Blackwell ready, pure Zig (0.15.2+) bindings to the NVIDIA CUDA Driver API
Dynamic loading of libcuda.so, clean high-level wrappers, and graceful stubs for non-CUDA environments.
No static linking, no CUDA toolkit required at runtime.
Tested on Blackwell (sm_120) — ready for low-level GPU programming, kernel launching, and basic BLAS in Zig.

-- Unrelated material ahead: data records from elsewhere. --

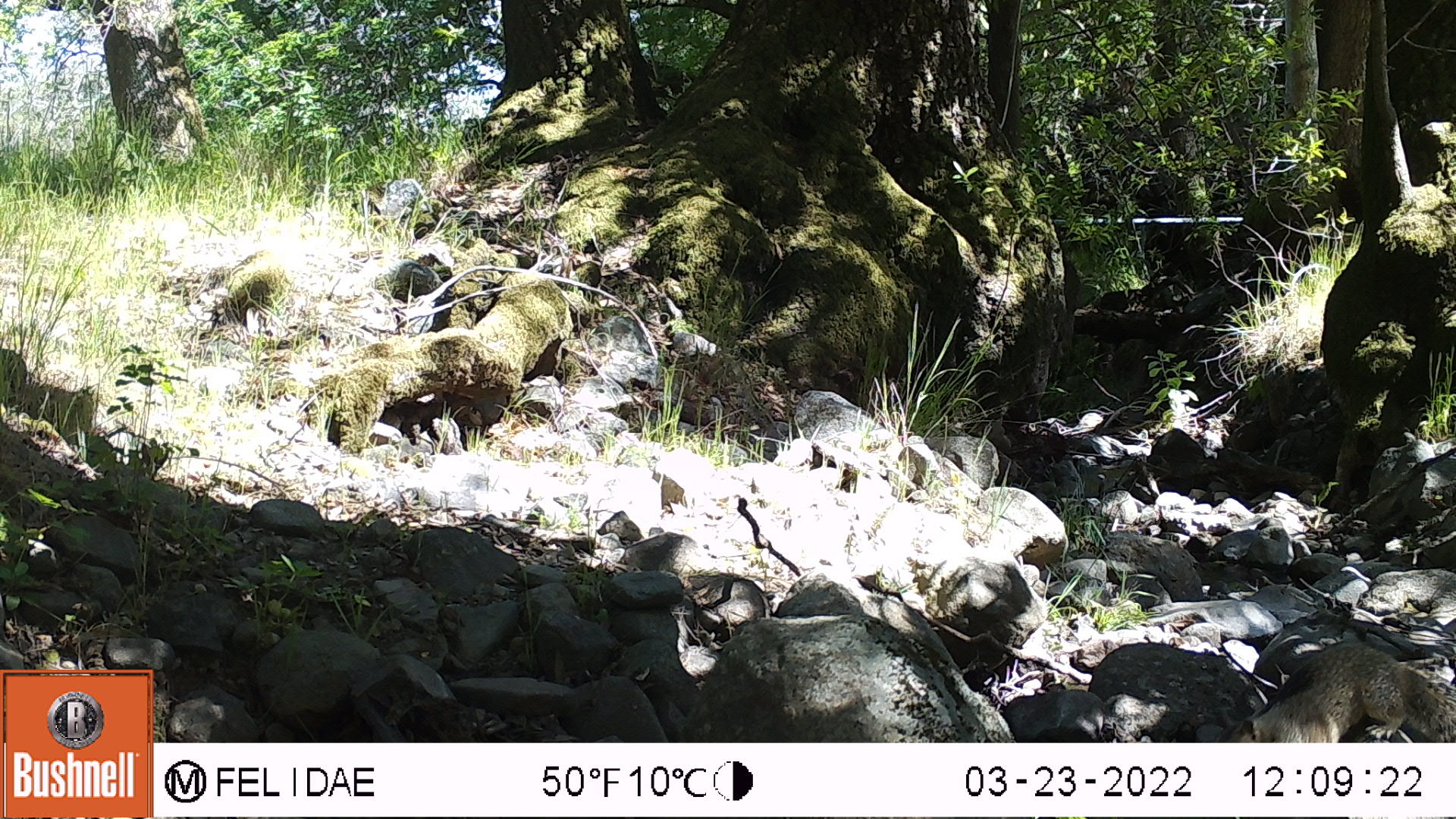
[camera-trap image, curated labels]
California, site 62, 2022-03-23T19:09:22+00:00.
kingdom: Animalia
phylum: Chordata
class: Mammalia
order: Rodentia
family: Sciuridae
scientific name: Sciuridae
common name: squirrel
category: unknown squirrel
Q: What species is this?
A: Unknown squirrel (squirrel) (Sciuridae).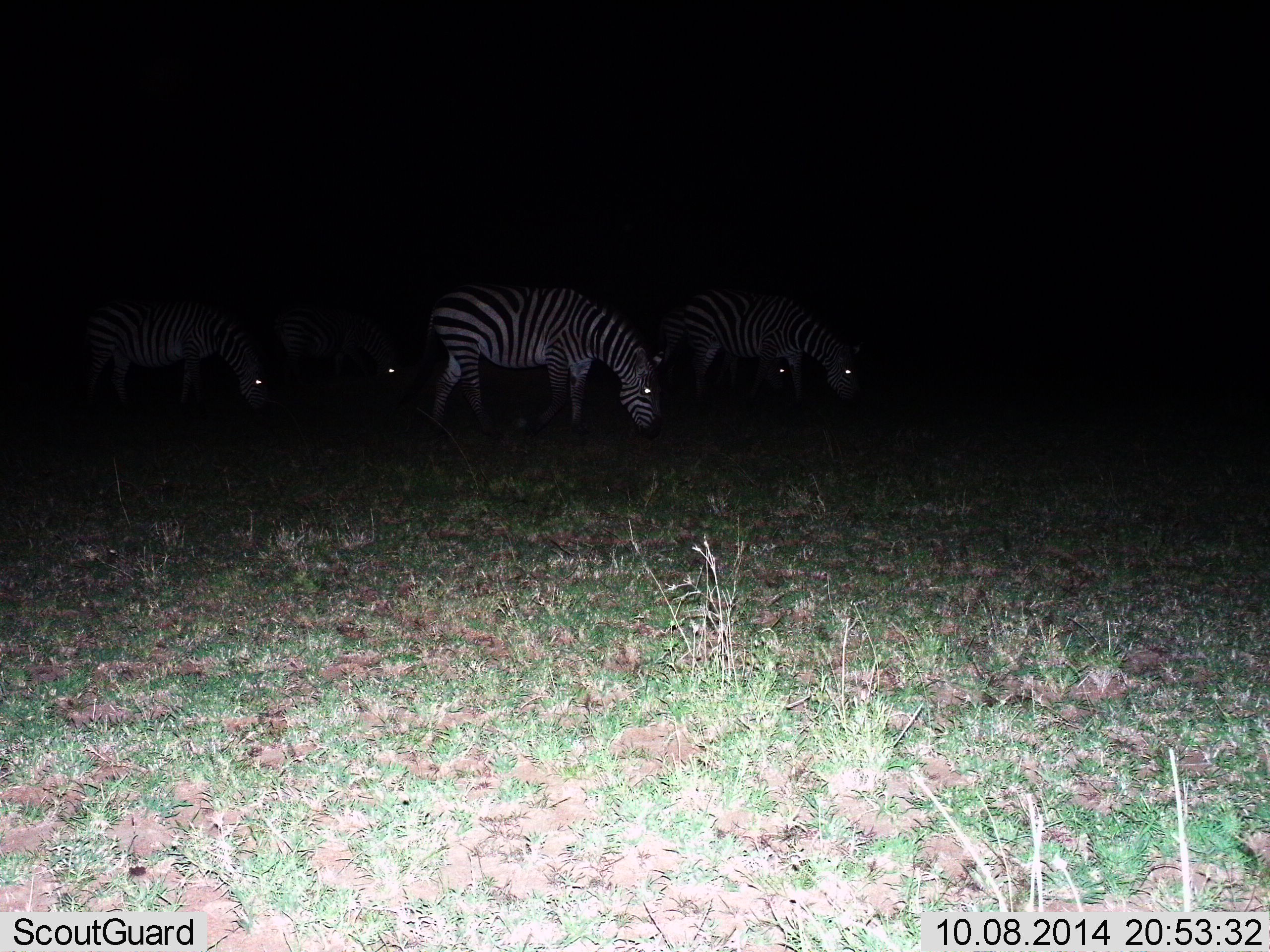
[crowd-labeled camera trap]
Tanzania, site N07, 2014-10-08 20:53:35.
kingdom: Animalia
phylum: Chordata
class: Mammalia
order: Perissodactyla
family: Equidae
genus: Equus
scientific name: Equus quagga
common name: plains zebra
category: zebra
Zebra (plains zebra) (Equus quagga), count 5. Behavior (volunteer vote fractions): standing 10%, resting 0%, moving 0%, interacting 0%. Young present (vote fraction): 0%. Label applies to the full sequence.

git clone https://github.com/Aiurion/zigcuda.git && cd zigcuda
zig build runExample output:
=== ZigCUDA CLI Diagnostic Tool ===
INFO: cuInit succeeded
✓ CUDA Driver Initialized
✓ Device Count: 1
[GPU 0] NVIDIA RTX PRO 6000 Blackwell Workstation Edition
├─ Compute: 12.0
├─ SMs: 120
└─ VRAM: 95.59 GB
- Dynamic Driver Loading – Works on Linux native and WSL2, multiple symbol resolution paths
- Clean Zig API – Context, device, memory, streams, events, module loading, kernel launch
- Graceful Stubs – Compiles and runs basic checks without a GPU
- Zero External Dependencies – Only needs NVIDIA driver at runtime
- Test Coverage – 97 passing tests across core, bindings, and integrations
- Easy Library Usage – Single
@import("zigcuda")with init/deinit pattern
| Component | Status | Notes |
|---|---|---|
| Driver Loading | Complete | Dynamic + extensive fallbacks |
| Core API (memory, streams, contexts) | Complete | Full wrappers, async support |
| Kernel Launch | Complete | cuLaunchKernel + legacy fallback |
| cuBLAS Integration | Partial | Basic handle + common ops working |
.dependencies = .{
.zigcuda = .{
.url = "git+https://github.com/Aiurion/zigcuda.git#v0.0.1",
// Run `zig build` once to fill in hash
},
},const zigcuda_dep = b.dependency("zigcuda", .{
.target = target,
.optimize = optimize,
});
exe.root_module.addImport("zigcuda", zigcuda_dep.module("zigcuda"));Basic device enumeration:
const std = @import("std");
const zigcuda = @import("zigcuda");
pub fn main() !void {
try zigcuda.bindings.init();
const device_count = try zigcuda.bindings.getDeviceCount();
std.debug.print("Found {d} CUDA device(s)\n", .{device_count});
for (0..@min(device_count, 3)) |i| {
const props = try zigcuda.bindings.getDeviceProperties(@intCast(i));
std.debug.print("Device {d}: {s}\n", .{
i, @as([:0]const u8, @ptrCast(&props.name)),
});
}
}Kernel launch example:
const std = @import("std");
const zigcuda = @import("zigcuda");
pub fn main() !void {
try zigcuda.bindings.init();
// Load compiled CUDA binary (.cubin file)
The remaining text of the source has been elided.